LeBron James’s awful performance Tuesday night in Game 5 of the Eastern Conference Semifinals was so shocking and out of character it has everyone losing their heads. It was the sports equivalent of a pig sprouting wings: It made one question everything they’d seen before, everything they thought they knew. Maybe LeBron isn’t the second coming of Jordan/Magic/Bird/Russell/Oscar. Maybe he’s too pampered and self-satisfied. One badly timed bad night can do that.
Tonight we find out if, as Bill Simmons wrote yesterday, “the axis of professional basketball has shifted.” If LeBron can bring his Cavs into Boston and take over like he did in Game 3, the world will tilt slightly closer to normal. If they lose tonight, the entire planet is overturned.

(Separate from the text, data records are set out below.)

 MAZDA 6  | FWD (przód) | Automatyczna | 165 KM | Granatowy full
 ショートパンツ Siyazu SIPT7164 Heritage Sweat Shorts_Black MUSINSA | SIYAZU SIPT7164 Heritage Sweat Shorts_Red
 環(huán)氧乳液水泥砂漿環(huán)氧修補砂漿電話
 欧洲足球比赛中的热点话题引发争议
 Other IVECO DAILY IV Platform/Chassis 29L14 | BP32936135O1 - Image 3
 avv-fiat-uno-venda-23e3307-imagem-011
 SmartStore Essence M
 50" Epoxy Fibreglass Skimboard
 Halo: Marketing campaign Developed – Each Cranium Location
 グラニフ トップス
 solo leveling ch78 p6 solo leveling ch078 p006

A loss by the Cavs tonight could be the death of the franchise, another crushing blow to a city that has dealt with nothing but sports pain. It’s tragic and awful and why sports hurts. New Yorkers watch all this with a wary, lascivious, and slightly untoward eye. If LeBron turns all this around and makes this into the next part of his narrative, leading the Cavs to the title, we’ll all know what we thought we knew. But if he doesn’t, if this all goes south … well, nobody knows anything anymore. The NBA is upside-down. That’s probably better for New Yorkers than it is for anybody else.